1973 y 1968: dos derrotas

por Andrea Torrealba

Este año se cumplen 50 años del golpe de Estado en Chile, en su momento fue un evento que impactó al mundo; hoy seguimos recordando melancólicamente el fin del gobierno de Allende. Cinco años antes del bombardeo a la Moneda, tanques soviéticos invadieron Praga para detener la propuesta del socialismo democrático que había florecido en la Primavera checoslovaca.

Desde nuestro lugar latinoamericano la caída del gobierno de Alexander Dubček resulta más ajeno que el caso chileno, aún así, forma parte del cúmulo de situaciones donde las utopías de izquierda fueron derrotadas. Ambos eventos, separados en el tiempo –uno en 1973 y otro en 1968– comparten un mismo final: aquel que nos recuerda la imposibilidad de construir un mundo socialista y democrático.

La Unidad Popular, una alianza partidista que contenía en sus filas a partidos progresistas chilenos que se vinculaban por su postura antiliberal y anticonservadora, pero que diferían en la teoría y en la práctica política, ganó las elecciones en septiembre de 1970. Su candidato a la presidencia fue el Salvador Allende, socialista y ampliamente reconocido por todas las ramas de la alianza partidista. Durante su gobierno se impulsaron reformas sociales y económicas para combatir la desigualdad, el extractivismo y la explotación laboral. A su vez, se propusieron cambios políticos para la ampliación de las garantías democráticas y la organización popular.
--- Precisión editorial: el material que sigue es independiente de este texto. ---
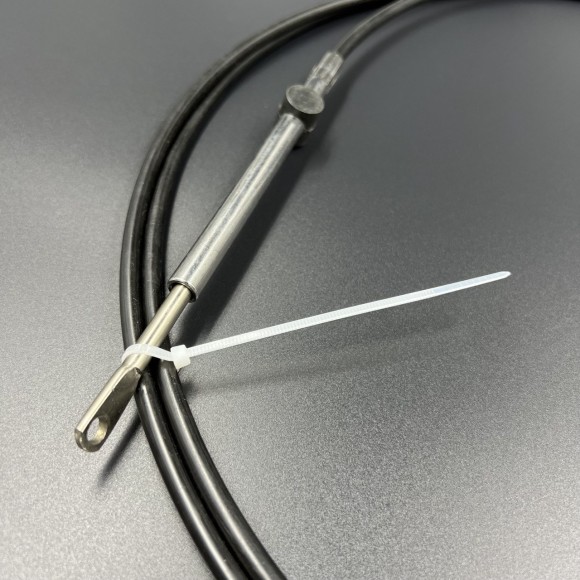 Трос д/у (газ/реверс) (11FT) (J60AA) (Jonson/Evinrude/OMC) (N-Flex) Трос д/у (газ/реверс) (11FT) (J60AA) (Jonson/Evinrude/OMC) (N-Flex)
“El socialismo con rostro humano” fue la propuesta que llevó a cabo Alexander Dubcek durante su gobierno en Checoslovaquia. El propósito fue configurar nuevas dinámicas políticas y repensar el socialismo a partir de la incorporación de prácticas democráticas en la política oficial. Apoyado por grupos de jóvenes, estudiantes, artistas, economistas, intelectuales, políticos y trabajadores impulsó reformas económicas para el mejoramiento de la calidad de vida, la liberalización de la prensa y la reparación de los vínculos entre checos y eslovacos. Además, reafirmó la importancia del socialismo y defendió su lugar dentro del Pacto de Varsovia.

“La vía chilena al socialismo” y “el socialismo con rostro humano” fueron dos propuestas que buscaron caminos para construir un régimen político, social y económico socialista. Ambos ejercicios fueron conscientes de la importancia de conjuntar el socialismo con la democracia; reafirmando su carácter democrático –el primero– y socialista –el segundo. Sin embargo, en el contexto de la Guerra Fría sus posturas no fueron bien recibidas por las potencias geopolíticas que controlaban los espacios donde se desarrollaban.

Las élites económicas y políticas que no estaban de acuerdo con la “popularización” de la democracia chilena y el intervensionismo estadounidense organizaron un boicot económico para desestabilizar la economía; después, apoyaron al movimiento militar que asesinó el proyecto allendista e instaló un régimen contrainsurgente y antidemocrático. La utopía de construir una sociedad más igualitaria y democrática fue derrotada por el imperialismo yanki.

Los grupos tradicionales y autoritarios del gobierno soviético, con el apoyo de los países del Pacto de Varsovia y liderados por la política autoritaria del dirigente soviético, Leonid Brezhnev, dirigieron la invasión a Praga y dejaron al gobierno de Alexander Dubček sin rostro. La persecución a los movimientos sociales en la resistencia y el control soviético sobre la política nacional fueron las consecuencias de aquel 21 de agosto. La utopía de construir una sociedad más igualitaria y democrática fue derrotada por el imperialismo soviético.

Este año recordamos los cincuenta años del Golpe en Chile; este evento evoca otros momentos donde la historia pudo haber sido diferente, como en Checoslovaquia. Sólo nos quedan restos de esas utopías.

1 comentario

  1. Excelente y muy bonita reflexión. Aunque sería interesante debatir si es válido aplicar la categoría de «imperialismo» – ¿es la definición marxista? – al sistema soviético, ya que creo era bastante diferente al sistema económico-político de las potencias occidentales, y sus razones para intervenir en otros países no eran idénticas a las que estas tenían. Saludos.